Huang K-YA., Chen X., Mohapatra A., Nguyen HTV., Schimanski L., Tan TK., Rijal P., Vester SK., Hills RA., Howarth M., Keeffe JR., Cohen AA., Kakutani LM., Wu Y-M., Shahed-Al-Mahmud M., Chou Y-C., Bjorkman PJ., Townsend AR., Ma C.
Antibody-mediated immunity plays a crucial role in protection against SARS-CoV-2 infection. We isolated a panel of neutralizing anti-receptor-binding domain (RBD) antibodies elicited upon natural infection and vaccination and showed that they recognize an immunogenic patch on the internal surface of the core RBD, which faces inwards and is hidden in the "down" state. These antibodies broadly neutralize wild type (Wuhan-Hu-1) SARS-CoV-2, Beta and Delta variants and some are effective against other sarbecoviruses. We observed a continuum of partially overlapping antibody epitopes from lower to upper part of the inner face of the RBD and some antibodies extend towards the receptor-binding motif.
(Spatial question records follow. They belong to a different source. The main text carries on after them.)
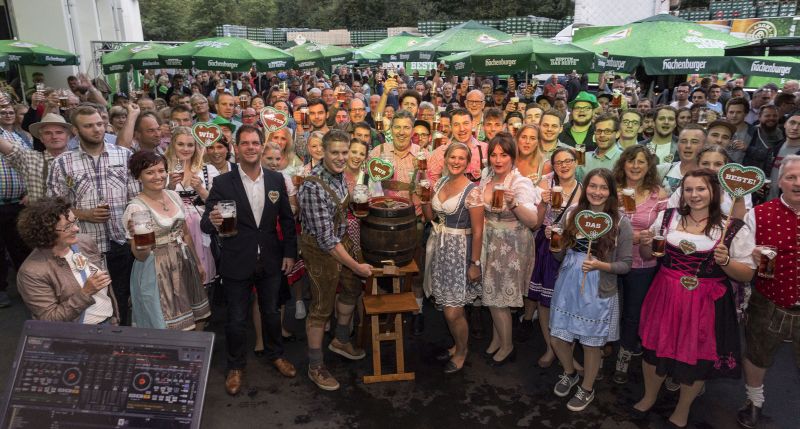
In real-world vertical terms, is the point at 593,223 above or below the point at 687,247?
above

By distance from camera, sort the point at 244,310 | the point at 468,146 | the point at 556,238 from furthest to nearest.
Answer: the point at 468,146, the point at 244,310, the point at 556,238

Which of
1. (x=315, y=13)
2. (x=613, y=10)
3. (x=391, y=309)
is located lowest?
(x=391, y=309)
The majority of antibodies are substantially compromised by three mutational hotspots (S371L/F, S373P and S375F) in the lower part of the Omicron BA.1, BA.2 and BA.4/5 RBD. By contrast, antibody IY-2A induces a partial unfolding of this variable region and interacts with a conserved conformational epitope to tolerate all antigenic variations and neutralize diverse sarbecoviruses as well. This finding establishes that antibody recognition is not limited to the normal surface structures on the RBD. In conclusion, the delineation of functionally and structurally conserved RBD epitopes highlights potential vaccine and therapeutic candidates for COVID-19.